> _Fonte_:
========================

A vitória de Dilma Rousseff (PT) para mais quatro anos no comando do Brasil não significou apenas a manutenção do partido no poder, mas também a continuidade do período democrático mais amplo de nossa história, partindo do pleito presidencial de 1989, quando Fernando Collor de Mello foi eleito presidente da República. Naquele ano, beneficiado pela Constituinte de um ano antes, o povo (com restrição de idade, apenas) teve acesso ao voto direto para presidente e viu garantido direitos e liberdades que antes não eram determinados pelas instituições.
Neste mês de outubro, 141.824.606 milhões de brasileiros alistados no sistema da Justiça Eleitoral puderam participar da sétima eleição para o maior cargo político do Brasil, condição rara em um País que, mesmo sendo independente há 192 anos e tendo sua República proclamada há 124, jamais conseguiu manter um período democrático com participação relevante do povo nas decisões políticas e com liberdades significativas por mais de duas décadas.
Os eleitores brasileiros viram – nas duas datas eleitorais deste mês, 5 e 26 de outubro – eleições que seguiram os padrões internacionais (que determinam que o processo seja justo, competitivo, regular e aberto à participação de todos os segmentos da comunidade política, independentemente de ideologias e de suas raízes culturais, étnicas, religiosas ou socioeconômicas) e um sistema de votação reconhecido por entidades mundiais e sem possibilidades de grandes reviravoltas.
Prova disso é a divisão das escolhas no País: Dilma foi reeleita porque a maioria real a escolheu, ainda que de forma equilibrada: a presidenta teve exatos 3.459.963 de votos a mais que o seu adversário, Aécio Neves (PSDB), na eleição presidencial mais apertada da história, superando o duelo entre Lula e Collor, em 89. Naquele ano, a diferença em favor do candidato do PTN foi de 4.013.634 no segundo turno.
“Nesses últimos anos, tivemos uma democracia política melhor do que uma democracia econômica. Enquanto no plano político da democracia, o Brasil avançou e continua avançando, no plano econômico, a gente está andando muito devagar”, avalia Luiz Carlos Bresser-Pereira, ex-ministro da Fazenda do governo Sarney, ex-ministro da Ciência e Tecnologia de Fernando Henrique e um dos fundadores do PSDB. Bresser-Pereira, que, inclusive, votou em Dilma Rousseff. “O crescimento foi pequeno, mas especialmente no quesito da desigualdade, ainda que nós não tenhamos sido grandemente bem-sucedidos, conseguimos alguns avanços, com relevância maior para os últimos 12 anos. É claro que o Brasil continua com diferenças sociais e a diminuição desse desequilíbrio ainda é a prioridade absoluta, porque a democracia depende do cidadão se sentir parte da sociedade, parte do sistema político, e é muito difícil isso acontecer quando a desigualdade econômica é grande. As boas democracias não têm uma distinção entre classes aos níveis da brasileira”, completa ele.

========================

> _Dados fornecidos_:
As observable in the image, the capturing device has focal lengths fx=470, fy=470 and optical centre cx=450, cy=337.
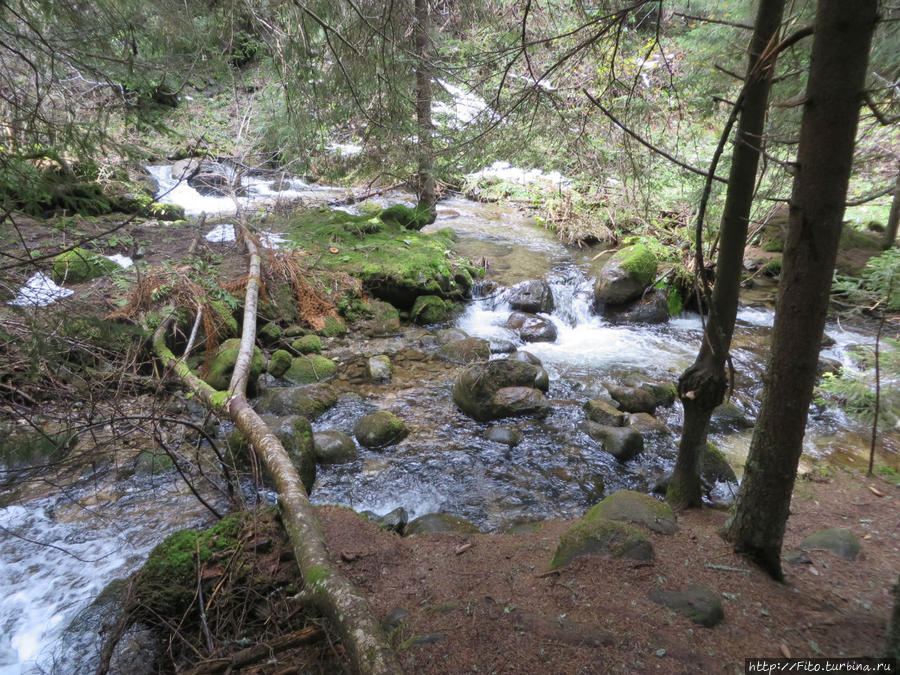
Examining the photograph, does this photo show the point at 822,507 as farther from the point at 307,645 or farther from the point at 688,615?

========================

> _Instrução_: Transforme em lista o parágrafo do texto sobre a reeleição de Dilma Rousseff que começa com "Os eleitores brasileiros viram", conservando seus fatos principais. Os dados foram obtidos de outra fonte.

> _Resultado do exercício_:
- As eleições ocorreram em duas datas de outubro: 5 e 26.
- Seguiram os padrões internacionais, que exigem um processo justo, competitivo, regular e aberto a todos os segmentos da comunidade política, independentemente de ideologia ou de origem cultural, étnica, religiosa ou socioeconômica.
- O sistema de votação é reconhecido por entidades mundiais.
- O sistema não oferece possibilidade de grandes reviravoltas.